Kim Hyojin, Yang Jeong Mi, Jin Yan, Jheon Sanghoon, Kim Kwhanmien, Lee Choon Taek, Chung Jin-Haeng, Paik Jin Ho
Department of Pathology, Seoul National University Bundang Hospital, Seongnam, Korea.
Department of Thoracic and Cardiovascular Surgery, Seoul National University Bundang Hospital, Seongnam, Korea.
Oncotarget. 2017 Jan 31;8(5):8484-8498. doi: 10.18632/oncotarget.14298.
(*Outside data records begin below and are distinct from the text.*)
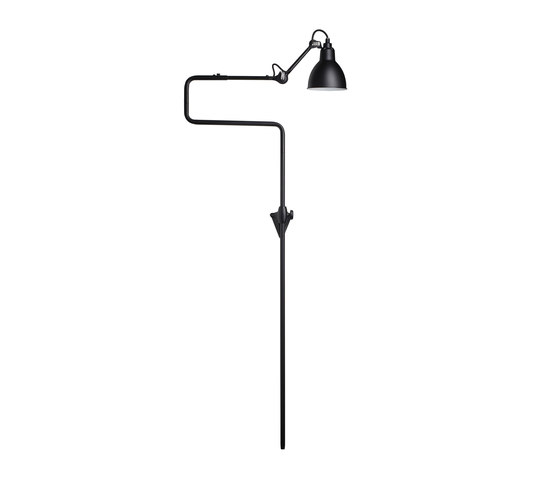 LAMPE GRAS - N°217 black | Wall lights | DCW éditions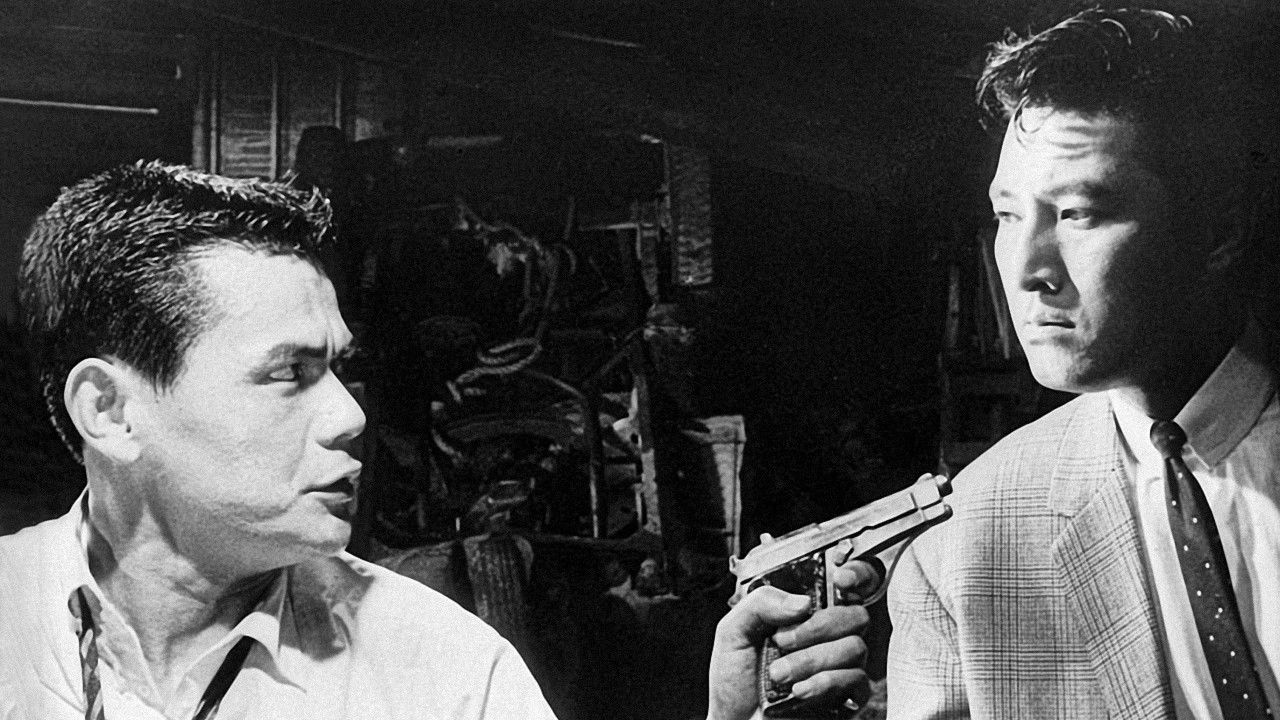 Backdrop for Blood and Diamonds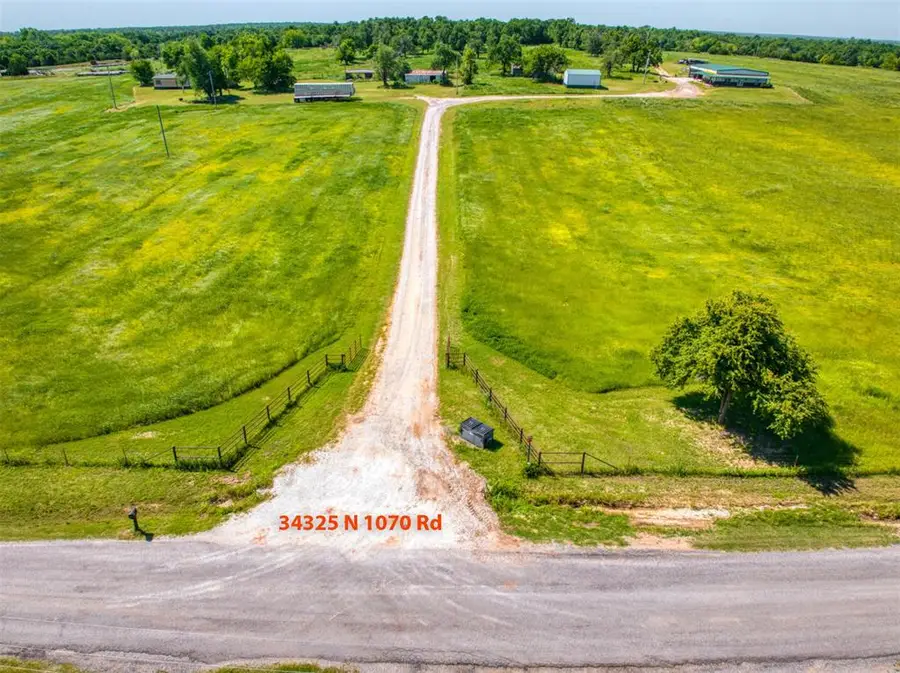 34325 E 1070 Road, McLoud, OK 74851 - Image #2
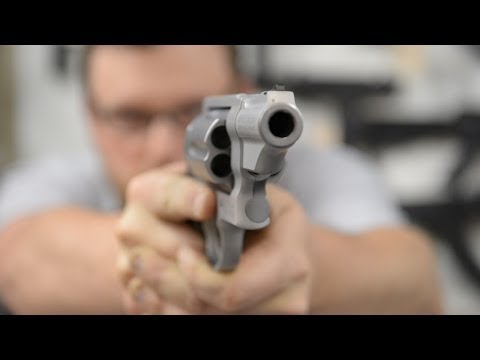 Top 5 Home Defense Guns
Lung adenocarcinoma has distinctive clinicopathological features that are related to specific genetic alterations, including EGFR and KRAS mutations and ALK rearrangement. MicroRNAs are small non-coding RNAs that post-transcriptionally regulate many important biological processes and influence cancer phenotypes. This study retrospectively investigated microRNA expression profiles, and their clinicopathological implications, in lung adenocarcinoma according to genetic status (EGFR, KRAS, ALK, and triple negative). A total of 72 surgically resected lung adenocarcinoma specimens (19 EGFR-mutated, 17 KRAS-mutated, 16 ALK-rearranged, and 20 triple negative cancers) were screened for 23 microRNAs using quantitative real-time reverse transcriptase polymerase chain reaction. We then evaluated the associations between the microRNA expressions and the cancers' genetic and clinicopathological features. Eight microRNAs were associated with clinicopathological features, such as male sex and ever-smoker status (high miR-373-3p, miR-1343-3p, miR-138-1-3p, and miR-764; low miR-27b-3p) and vascular invasion (high miR-27b-3p; low miR-1343-3p and miR-764). Clustering and discriminant analyses revealed that the microRNA expression patterns in the ALK group were different from those in the EGFR and KRAS groups. Five microRNAs (high miR-1343-3p; low miR-671-3p, miR-103a-3p, let-7e, and miR-342-3p) were especially distinctive in the ALK group, compared to the EGFR and KRAS groups. Moreover, a significant association was observed between ALK-rearrangement, decreased miR-342-3p expression, and immunohistochemical loss of E-cadherin. Therefore, microRNA expression profiles appear to have distinctive clinicopathological implications in ALK-rearranged lung adenocarcinoma. Furthermore, the association of ALK rearrangement, decreased miR-342-3p expression, and E-cadherin loss might indicate that miR-342-3p is involved in the ALK-associated phenotypes and epithelial-mesenchymal transition.
肺腺癌具有与特定基因改变相关的独特临床病理特征,包括表皮生长因子受体(EGFR)和 Kirsten 大鼠肉瘤病毒癌基因(KRAS)突变以及间变性淋巴瘤激酶(ALK)重排。微小RNA是小的非编码RNA,可在转录后调节许多重要的生物学过程并影响癌症表型。本研究根据基因状态(EGFR、KRAS、ALK和三阴性)回顾性调查了肺腺癌中微小RNA的表达谱及其临床病理意义。使用定量实时逆转录聚合酶链反应对72例手术切除的肺腺癌标本(19例EGFR突变、17例KRAS突变、16例ALK重排和20例三阴性癌)进行了23种微小RNA的筛查。然后,我们评估了微小RNA表达与癌症的基因及临床病理特征之间的关联。8种微小RNA与临床病理特征相关,如男性性别和曾经吸烟状态(高表达的miR-373-3p、miR-1343-3p、miR-138-1-3p和miR-764;低表达的miR-27b-3p)以及血管侵犯(高表达的miR-27b-3p;低表达的miR-1343-3p和miR-764)。聚类和判别分析显示,ALK组的微小RNA表达模式与EGFR组和KRAS组不同。与EGFR组和KRAS组相比,5种微小RNA(高表达的miR-1343-3p;低表达的miR-67%-3p、miR-103a-3p、let-7e和miR-342-3p)在ALK组中尤为独特。此外,观察到ALK重排、miR-342-3p表达降低与E钙黏蛋白免疫组化缺失之间存在显著关联。因此,微小RNA表达谱在ALK重排的肺腺癌中似乎具有独特的临床病理意义。此外,ALK重排、miR-342-3p表达降低与E钙黏蛋白缺失之间的关联可能表明miR-342-3p参与了ALK相关表型和上皮-间质转化。